Spielberg expressed his feelings after accepting the award for his autobiographical drama, he said, “I’ve been hiding from this story since I was 17 years old. I put a lot of things in my way of this story.”

He was quoted as saying in a Variety report, “I told this story in parts and parcels all through my career. ‘E.T.’ Has a lot to do with this story. ‘Close Encounters’ has a lot to do with this story. But I never had the courage to hit this story head-on until ‘Fabelmans’ co-writer Tony Kushner and I were working on ‘Munich’ a long time ago, and he started telling me about all these stories about [his] life. And we started a conversation. And the conversation lasted all through ‘Munich,’ all through ‘Lincoln’ and ‘West Side Story.’ And my wife Kate was always saying, ‘You have to tell this.’ And during Covid, I didn’t know if any of us were going to have the chance to tell any of our stories again in March, April, May of 2020.”

Spielberg added, “Everything I’ve done up to this point has made me ready to finally be honest about the fact that it’s not easy to be a kid.

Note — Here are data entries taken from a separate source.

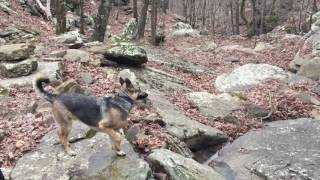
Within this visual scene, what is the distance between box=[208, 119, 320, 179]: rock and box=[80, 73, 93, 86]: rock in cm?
493

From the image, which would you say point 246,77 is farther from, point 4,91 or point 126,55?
Answer: point 4,91

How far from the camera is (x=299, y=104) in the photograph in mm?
17031

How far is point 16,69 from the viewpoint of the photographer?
50.9 feet

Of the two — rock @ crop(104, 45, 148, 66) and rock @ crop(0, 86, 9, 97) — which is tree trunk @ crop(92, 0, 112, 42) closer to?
rock @ crop(104, 45, 148, 66)

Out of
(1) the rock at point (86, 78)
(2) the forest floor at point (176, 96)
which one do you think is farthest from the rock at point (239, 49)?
(1) the rock at point (86, 78)

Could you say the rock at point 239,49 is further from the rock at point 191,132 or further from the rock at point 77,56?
the rock at point 191,132

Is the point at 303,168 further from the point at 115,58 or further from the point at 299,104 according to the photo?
the point at 115,58

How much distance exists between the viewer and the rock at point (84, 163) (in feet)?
28.1

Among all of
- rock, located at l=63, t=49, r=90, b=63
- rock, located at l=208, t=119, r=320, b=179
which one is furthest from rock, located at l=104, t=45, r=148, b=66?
rock, located at l=208, t=119, r=320, b=179

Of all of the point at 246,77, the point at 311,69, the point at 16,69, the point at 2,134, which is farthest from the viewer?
the point at 311,69

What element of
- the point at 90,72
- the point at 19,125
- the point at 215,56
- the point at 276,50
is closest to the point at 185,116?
the point at 90,72

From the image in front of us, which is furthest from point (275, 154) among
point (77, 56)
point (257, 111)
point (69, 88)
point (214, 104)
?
point (77, 56)

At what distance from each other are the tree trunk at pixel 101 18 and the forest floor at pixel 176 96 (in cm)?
321

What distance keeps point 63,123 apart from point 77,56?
9298 millimetres
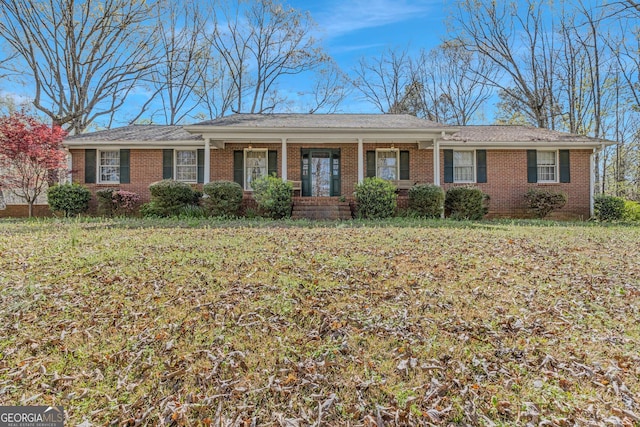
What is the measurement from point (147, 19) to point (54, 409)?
2200 centimetres

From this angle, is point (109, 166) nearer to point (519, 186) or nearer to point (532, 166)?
point (519, 186)

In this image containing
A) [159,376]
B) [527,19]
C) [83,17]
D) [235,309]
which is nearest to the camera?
[159,376]

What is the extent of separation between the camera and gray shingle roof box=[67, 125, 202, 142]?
13.4 meters

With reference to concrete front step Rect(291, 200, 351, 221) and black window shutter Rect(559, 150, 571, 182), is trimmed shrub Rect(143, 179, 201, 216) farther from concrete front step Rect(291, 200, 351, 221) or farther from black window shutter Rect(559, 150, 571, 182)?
black window shutter Rect(559, 150, 571, 182)

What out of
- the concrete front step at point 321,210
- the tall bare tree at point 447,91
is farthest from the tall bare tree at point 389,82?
the concrete front step at point 321,210

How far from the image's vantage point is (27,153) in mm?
11508

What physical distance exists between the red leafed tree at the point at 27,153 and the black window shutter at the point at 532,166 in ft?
59.0

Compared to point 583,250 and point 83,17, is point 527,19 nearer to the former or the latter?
point 583,250

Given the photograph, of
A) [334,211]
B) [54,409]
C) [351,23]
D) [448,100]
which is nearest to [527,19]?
[448,100]

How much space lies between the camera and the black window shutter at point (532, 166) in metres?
13.5

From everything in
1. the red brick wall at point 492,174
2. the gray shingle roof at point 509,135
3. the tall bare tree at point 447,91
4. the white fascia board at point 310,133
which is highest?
the tall bare tree at point 447,91

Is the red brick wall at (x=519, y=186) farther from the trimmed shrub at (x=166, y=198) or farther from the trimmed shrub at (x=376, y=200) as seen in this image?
the trimmed shrub at (x=166, y=198)

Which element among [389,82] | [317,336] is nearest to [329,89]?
[389,82]

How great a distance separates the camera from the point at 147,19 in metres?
19.0
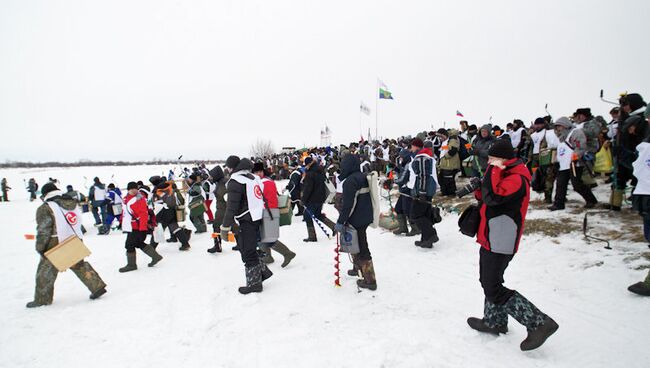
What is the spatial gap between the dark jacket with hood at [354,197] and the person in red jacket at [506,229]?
1.77m

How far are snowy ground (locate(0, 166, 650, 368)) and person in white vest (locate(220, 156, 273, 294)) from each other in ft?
1.05

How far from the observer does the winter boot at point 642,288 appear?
373 centimetres

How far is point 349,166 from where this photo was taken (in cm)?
473

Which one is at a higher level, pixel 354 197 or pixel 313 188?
pixel 354 197

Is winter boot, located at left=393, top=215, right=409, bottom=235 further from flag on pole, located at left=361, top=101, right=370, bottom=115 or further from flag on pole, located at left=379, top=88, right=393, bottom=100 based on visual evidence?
flag on pole, located at left=361, top=101, right=370, bottom=115

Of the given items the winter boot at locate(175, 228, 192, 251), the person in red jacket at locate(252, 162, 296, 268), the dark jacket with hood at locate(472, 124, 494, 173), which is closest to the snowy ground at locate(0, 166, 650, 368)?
the person in red jacket at locate(252, 162, 296, 268)

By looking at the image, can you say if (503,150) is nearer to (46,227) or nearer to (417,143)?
(417,143)

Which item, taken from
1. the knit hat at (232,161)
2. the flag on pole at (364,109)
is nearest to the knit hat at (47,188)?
the knit hat at (232,161)

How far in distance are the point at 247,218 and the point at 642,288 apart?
207 inches

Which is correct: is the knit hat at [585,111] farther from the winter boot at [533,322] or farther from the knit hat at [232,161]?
the knit hat at [232,161]

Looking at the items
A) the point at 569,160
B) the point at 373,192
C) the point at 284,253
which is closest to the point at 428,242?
the point at 373,192

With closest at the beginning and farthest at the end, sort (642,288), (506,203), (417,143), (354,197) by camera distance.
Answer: (506,203) < (642,288) < (354,197) < (417,143)

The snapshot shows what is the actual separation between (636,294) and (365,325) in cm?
329

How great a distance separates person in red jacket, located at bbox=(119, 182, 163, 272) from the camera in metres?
6.84
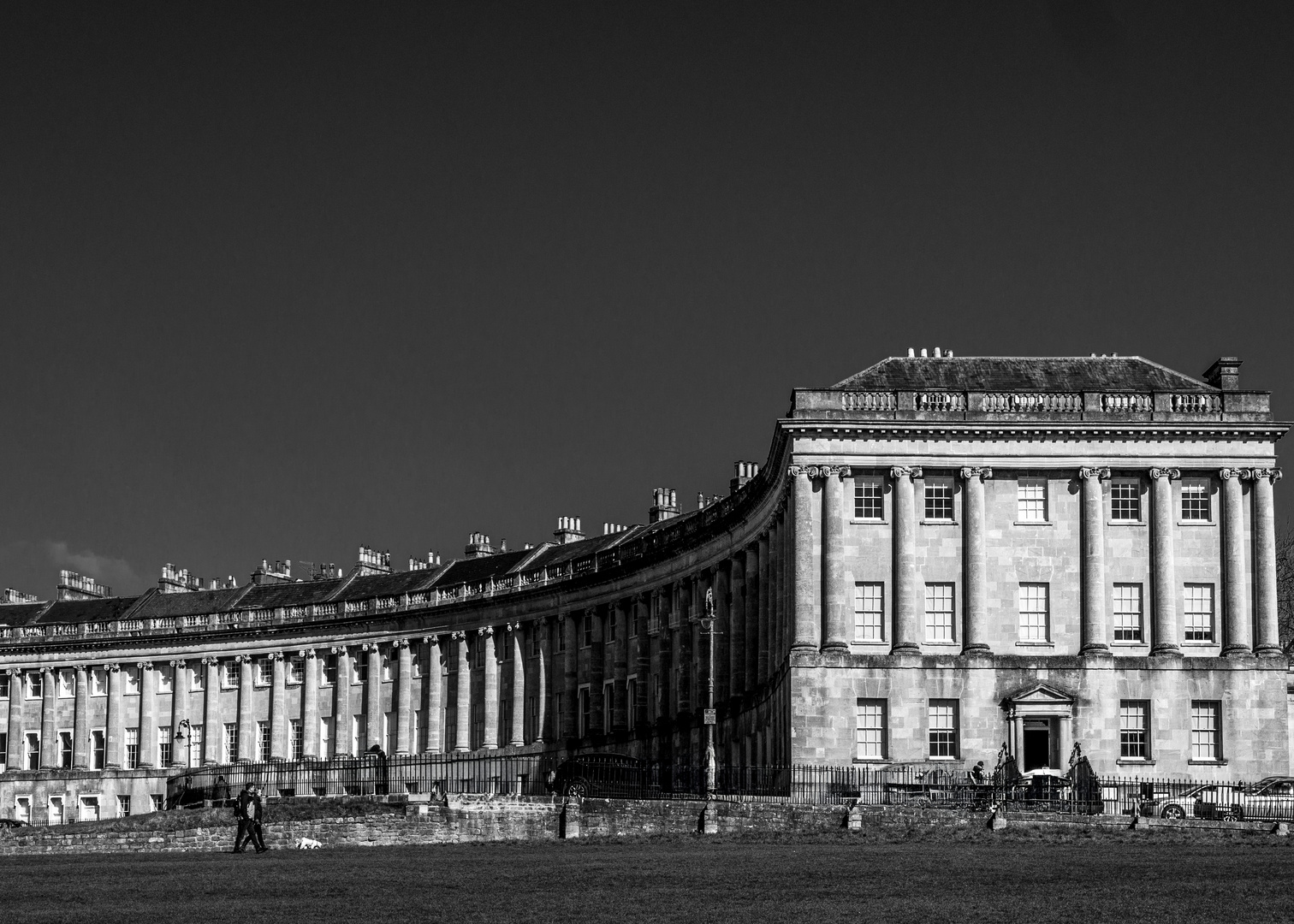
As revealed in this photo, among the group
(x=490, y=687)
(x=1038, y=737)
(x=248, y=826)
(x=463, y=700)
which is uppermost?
(x=490, y=687)

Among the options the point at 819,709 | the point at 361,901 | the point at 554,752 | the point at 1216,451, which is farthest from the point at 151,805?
the point at 361,901

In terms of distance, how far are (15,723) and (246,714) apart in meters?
15.1

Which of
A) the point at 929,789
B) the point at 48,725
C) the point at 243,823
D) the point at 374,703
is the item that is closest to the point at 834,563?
the point at 929,789

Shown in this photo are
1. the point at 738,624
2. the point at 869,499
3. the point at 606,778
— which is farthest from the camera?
the point at 738,624

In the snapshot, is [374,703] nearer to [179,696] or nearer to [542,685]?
[542,685]

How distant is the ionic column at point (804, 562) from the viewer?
6462 centimetres

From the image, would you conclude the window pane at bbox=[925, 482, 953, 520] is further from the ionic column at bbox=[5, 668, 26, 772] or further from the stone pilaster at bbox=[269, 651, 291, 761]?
the ionic column at bbox=[5, 668, 26, 772]

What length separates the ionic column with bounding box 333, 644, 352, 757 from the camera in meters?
106

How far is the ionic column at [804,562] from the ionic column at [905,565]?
98.4 inches

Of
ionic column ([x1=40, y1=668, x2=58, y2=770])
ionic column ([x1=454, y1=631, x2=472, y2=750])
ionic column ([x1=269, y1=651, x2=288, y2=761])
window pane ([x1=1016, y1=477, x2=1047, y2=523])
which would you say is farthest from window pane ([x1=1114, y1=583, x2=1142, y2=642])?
ionic column ([x1=40, y1=668, x2=58, y2=770])

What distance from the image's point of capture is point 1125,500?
216 ft

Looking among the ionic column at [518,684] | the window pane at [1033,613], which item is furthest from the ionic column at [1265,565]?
the ionic column at [518,684]

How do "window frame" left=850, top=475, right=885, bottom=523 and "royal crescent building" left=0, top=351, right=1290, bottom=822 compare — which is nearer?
"royal crescent building" left=0, top=351, right=1290, bottom=822

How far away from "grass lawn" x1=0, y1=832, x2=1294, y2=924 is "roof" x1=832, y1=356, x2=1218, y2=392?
24.7m
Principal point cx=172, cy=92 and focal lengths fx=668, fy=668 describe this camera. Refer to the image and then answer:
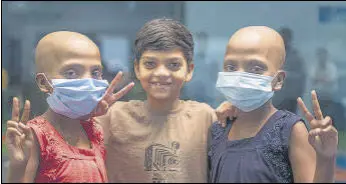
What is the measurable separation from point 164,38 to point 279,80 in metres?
0.40

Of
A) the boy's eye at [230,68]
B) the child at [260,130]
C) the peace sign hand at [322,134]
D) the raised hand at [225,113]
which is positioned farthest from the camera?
the raised hand at [225,113]

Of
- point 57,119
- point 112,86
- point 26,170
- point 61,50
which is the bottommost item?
point 26,170

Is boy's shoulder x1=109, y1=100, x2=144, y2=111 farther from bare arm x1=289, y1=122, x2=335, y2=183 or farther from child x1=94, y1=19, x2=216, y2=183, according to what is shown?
bare arm x1=289, y1=122, x2=335, y2=183

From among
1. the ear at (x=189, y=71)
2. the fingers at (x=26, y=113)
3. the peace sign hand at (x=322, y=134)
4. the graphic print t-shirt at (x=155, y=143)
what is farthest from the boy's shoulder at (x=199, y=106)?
the fingers at (x=26, y=113)

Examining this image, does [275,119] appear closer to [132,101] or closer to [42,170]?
[132,101]

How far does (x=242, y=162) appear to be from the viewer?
2.06m

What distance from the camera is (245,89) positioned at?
6.88 feet

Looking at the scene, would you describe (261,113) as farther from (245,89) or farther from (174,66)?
(174,66)

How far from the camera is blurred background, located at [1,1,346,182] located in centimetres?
254

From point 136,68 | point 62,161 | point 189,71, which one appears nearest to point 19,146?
point 62,161

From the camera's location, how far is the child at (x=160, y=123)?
213cm

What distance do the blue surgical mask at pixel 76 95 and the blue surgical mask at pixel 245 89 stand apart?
39 centimetres

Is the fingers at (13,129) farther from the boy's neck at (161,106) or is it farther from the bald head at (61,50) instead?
the boy's neck at (161,106)

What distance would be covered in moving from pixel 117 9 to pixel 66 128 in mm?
1750
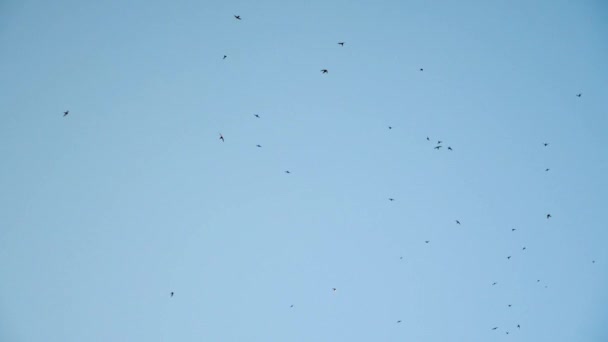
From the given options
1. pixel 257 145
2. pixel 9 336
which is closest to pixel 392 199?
pixel 257 145

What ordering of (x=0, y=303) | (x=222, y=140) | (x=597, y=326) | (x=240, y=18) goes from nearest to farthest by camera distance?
(x=240, y=18) → (x=222, y=140) → (x=0, y=303) → (x=597, y=326)

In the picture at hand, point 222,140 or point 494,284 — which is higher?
point 222,140

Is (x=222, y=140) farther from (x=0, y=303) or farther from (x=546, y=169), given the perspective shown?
(x=546, y=169)

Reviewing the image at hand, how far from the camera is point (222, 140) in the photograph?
5.96 meters

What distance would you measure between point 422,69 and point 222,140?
5005 millimetres

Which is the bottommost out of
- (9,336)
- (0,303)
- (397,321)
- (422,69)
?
(9,336)

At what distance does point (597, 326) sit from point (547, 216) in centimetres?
430

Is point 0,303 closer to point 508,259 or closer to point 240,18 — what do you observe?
point 240,18

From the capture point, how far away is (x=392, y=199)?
629 cm

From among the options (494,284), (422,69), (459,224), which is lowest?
(494,284)

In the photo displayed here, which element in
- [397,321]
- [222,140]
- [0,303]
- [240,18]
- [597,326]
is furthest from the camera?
[597,326]

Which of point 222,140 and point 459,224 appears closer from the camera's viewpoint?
point 222,140

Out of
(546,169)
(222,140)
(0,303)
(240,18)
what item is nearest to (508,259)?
(546,169)

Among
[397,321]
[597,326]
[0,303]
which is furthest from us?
[597,326]
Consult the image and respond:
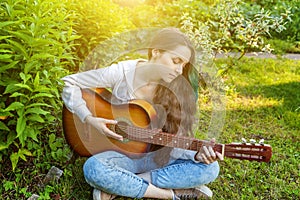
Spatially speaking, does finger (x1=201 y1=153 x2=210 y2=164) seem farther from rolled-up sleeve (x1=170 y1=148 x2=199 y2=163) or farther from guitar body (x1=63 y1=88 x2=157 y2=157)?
guitar body (x1=63 y1=88 x2=157 y2=157)

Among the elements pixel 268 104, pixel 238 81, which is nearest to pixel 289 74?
pixel 238 81

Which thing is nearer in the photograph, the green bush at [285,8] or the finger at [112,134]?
the finger at [112,134]

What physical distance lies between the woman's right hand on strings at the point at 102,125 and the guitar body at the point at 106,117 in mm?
55

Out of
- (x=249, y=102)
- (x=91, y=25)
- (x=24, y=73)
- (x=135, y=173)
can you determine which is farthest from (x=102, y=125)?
(x=249, y=102)

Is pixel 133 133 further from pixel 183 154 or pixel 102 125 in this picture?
pixel 183 154

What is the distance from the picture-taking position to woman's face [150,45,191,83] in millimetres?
2578

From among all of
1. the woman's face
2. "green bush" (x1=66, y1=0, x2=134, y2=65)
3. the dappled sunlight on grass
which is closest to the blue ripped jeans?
the woman's face

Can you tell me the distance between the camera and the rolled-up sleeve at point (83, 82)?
8.87ft

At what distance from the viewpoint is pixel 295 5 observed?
8.34m

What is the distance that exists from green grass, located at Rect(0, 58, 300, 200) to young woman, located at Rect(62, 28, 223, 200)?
28 centimetres

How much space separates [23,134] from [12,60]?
0.45 meters

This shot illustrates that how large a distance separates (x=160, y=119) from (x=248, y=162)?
44.1 inches

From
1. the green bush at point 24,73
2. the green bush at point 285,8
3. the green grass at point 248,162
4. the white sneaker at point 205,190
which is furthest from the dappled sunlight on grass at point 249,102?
the green bush at point 285,8

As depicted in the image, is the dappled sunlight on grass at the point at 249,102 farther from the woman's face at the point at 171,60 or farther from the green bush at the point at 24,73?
the green bush at the point at 24,73
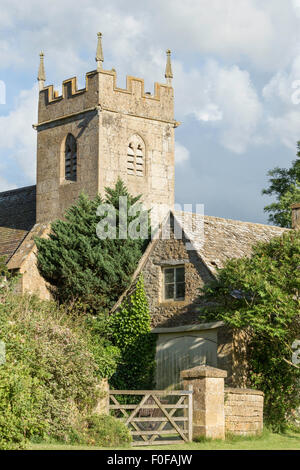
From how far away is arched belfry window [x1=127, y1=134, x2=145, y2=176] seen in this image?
3259 centimetres

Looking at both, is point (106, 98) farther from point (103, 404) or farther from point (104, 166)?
point (103, 404)

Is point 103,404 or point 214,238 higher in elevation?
point 214,238

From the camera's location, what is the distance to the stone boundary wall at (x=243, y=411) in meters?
18.8

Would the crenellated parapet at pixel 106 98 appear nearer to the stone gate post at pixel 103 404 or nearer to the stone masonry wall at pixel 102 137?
the stone masonry wall at pixel 102 137

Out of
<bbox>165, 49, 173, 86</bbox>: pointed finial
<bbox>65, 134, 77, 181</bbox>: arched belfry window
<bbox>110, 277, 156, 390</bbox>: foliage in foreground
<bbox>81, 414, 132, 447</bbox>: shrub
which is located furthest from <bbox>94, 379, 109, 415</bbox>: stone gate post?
<bbox>165, 49, 173, 86</bbox>: pointed finial

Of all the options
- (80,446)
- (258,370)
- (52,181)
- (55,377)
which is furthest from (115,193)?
(80,446)

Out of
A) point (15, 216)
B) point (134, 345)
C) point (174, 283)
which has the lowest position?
point (134, 345)

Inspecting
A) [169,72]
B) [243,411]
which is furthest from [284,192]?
[243,411]

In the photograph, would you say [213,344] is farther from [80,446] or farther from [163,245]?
[80,446]

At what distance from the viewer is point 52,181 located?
33.7 metres

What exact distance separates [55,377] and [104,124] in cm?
1516

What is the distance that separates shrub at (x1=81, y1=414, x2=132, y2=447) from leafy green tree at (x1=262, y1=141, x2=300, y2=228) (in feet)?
66.5

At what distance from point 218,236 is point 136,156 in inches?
304

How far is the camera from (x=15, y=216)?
35562mm
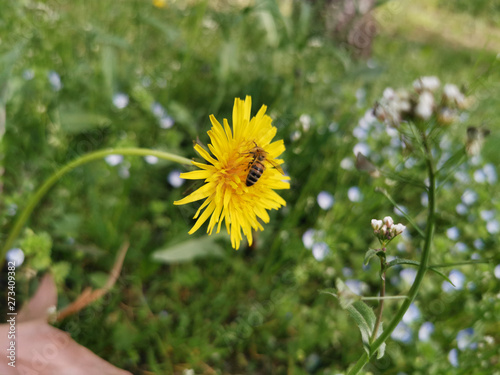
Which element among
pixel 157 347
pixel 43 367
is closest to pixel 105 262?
pixel 157 347

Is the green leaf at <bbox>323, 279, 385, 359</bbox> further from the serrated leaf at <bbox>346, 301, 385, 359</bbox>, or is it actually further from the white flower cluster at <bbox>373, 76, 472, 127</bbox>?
the white flower cluster at <bbox>373, 76, 472, 127</bbox>

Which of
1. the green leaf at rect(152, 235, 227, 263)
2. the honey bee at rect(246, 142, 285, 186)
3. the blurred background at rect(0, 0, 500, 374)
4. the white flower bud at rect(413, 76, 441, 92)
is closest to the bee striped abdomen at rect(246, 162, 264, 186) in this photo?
the honey bee at rect(246, 142, 285, 186)

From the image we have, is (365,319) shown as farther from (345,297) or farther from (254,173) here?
(254,173)

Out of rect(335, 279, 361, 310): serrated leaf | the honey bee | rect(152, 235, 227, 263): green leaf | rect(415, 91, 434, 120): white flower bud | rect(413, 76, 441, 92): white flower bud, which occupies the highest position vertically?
rect(413, 76, 441, 92): white flower bud

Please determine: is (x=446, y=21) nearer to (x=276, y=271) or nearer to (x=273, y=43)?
(x=273, y=43)

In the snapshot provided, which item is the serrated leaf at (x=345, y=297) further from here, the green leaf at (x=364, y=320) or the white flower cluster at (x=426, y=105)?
the white flower cluster at (x=426, y=105)
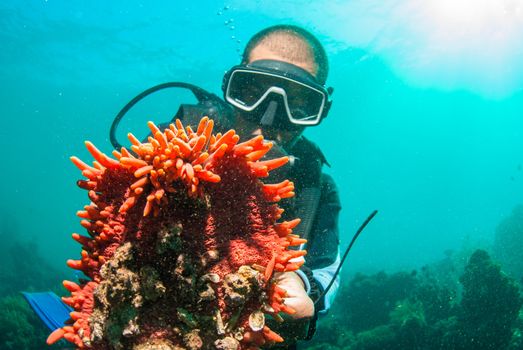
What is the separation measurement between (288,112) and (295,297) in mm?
2435

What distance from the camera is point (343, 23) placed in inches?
1121

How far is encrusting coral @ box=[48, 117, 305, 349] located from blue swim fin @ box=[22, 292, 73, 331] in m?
1.91

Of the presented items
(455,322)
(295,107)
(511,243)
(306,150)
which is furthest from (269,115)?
(511,243)

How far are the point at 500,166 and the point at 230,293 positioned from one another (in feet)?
435

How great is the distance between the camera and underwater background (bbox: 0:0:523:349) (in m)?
10.7

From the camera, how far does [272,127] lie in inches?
143

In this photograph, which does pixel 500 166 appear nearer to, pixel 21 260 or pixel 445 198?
pixel 445 198

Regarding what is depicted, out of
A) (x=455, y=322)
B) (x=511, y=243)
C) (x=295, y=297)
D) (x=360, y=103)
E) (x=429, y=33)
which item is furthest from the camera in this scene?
(x=360, y=103)

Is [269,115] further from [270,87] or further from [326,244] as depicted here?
[326,244]

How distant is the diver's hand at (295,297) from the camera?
1539 millimetres

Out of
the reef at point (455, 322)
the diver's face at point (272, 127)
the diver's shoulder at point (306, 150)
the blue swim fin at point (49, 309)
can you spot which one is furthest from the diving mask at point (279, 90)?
the reef at point (455, 322)

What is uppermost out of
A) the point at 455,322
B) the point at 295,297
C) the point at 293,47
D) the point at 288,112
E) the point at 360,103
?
the point at 360,103

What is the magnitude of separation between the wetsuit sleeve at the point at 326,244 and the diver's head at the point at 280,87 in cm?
93

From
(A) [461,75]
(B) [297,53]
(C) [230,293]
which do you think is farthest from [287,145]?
(A) [461,75]
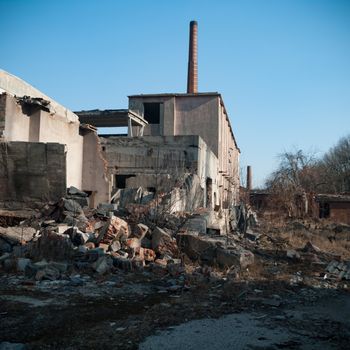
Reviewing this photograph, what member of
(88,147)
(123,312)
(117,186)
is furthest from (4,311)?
(117,186)

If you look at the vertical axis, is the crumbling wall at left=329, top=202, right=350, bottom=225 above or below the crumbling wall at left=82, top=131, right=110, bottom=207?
below

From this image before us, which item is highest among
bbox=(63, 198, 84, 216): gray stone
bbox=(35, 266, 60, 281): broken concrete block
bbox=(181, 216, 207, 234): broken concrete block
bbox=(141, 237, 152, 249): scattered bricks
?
bbox=(63, 198, 84, 216): gray stone

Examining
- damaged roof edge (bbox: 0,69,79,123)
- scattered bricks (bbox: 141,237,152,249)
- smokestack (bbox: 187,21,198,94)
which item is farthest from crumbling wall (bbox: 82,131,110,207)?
smokestack (bbox: 187,21,198,94)

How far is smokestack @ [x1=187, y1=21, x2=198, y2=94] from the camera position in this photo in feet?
84.8

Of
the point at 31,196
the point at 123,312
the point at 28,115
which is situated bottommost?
the point at 123,312

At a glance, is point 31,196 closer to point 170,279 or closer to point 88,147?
point 88,147

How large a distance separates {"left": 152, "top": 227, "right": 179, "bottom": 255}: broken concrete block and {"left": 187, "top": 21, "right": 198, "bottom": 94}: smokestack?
19755mm

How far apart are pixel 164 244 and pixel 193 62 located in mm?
21281

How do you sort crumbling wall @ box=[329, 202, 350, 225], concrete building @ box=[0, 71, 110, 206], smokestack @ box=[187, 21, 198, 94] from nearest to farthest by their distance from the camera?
concrete building @ box=[0, 71, 110, 206]
crumbling wall @ box=[329, 202, 350, 225]
smokestack @ box=[187, 21, 198, 94]

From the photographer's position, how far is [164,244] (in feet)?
22.9

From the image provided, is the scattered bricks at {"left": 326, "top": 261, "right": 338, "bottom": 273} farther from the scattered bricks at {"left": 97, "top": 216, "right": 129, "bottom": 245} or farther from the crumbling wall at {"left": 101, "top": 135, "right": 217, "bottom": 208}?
the crumbling wall at {"left": 101, "top": 135, "right": 217, "bottom": 208}

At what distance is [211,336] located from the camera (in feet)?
11.5

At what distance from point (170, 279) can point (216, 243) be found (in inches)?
61.1

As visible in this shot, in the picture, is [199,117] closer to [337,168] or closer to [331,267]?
[331,267]
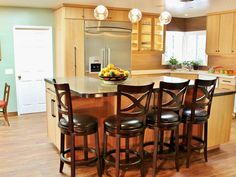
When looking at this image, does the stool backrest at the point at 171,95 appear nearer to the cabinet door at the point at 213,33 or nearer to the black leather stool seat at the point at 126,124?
the black leather stool seat at the point at 126,124

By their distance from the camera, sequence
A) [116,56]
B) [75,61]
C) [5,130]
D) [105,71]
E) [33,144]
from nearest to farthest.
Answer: [105,71] < [33,144] < [5,130] < [75,61] < [116,56]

The fact that everybody sees me as a success story… But nobody really knows who we are until we’re courageous enough to tell everyone who we are. And I spent a lot of time trying to figure out when I could tell that story and I figured out when I turned 74 years old. I said, ‘You better do it now.’ And I’m really, really happy I did.”

According to Variety, James Cameron for ‘Avatar: The Way of Water’, Daniel Kwan and Daniel Scheinert for ‘Everything Everywhere All at Once’, Baz Luhrmann for ‘Elvis’, and Martin McDonagh for ‘The Banshees of Inisherin’ are on the all-male list of nominees in the best director category.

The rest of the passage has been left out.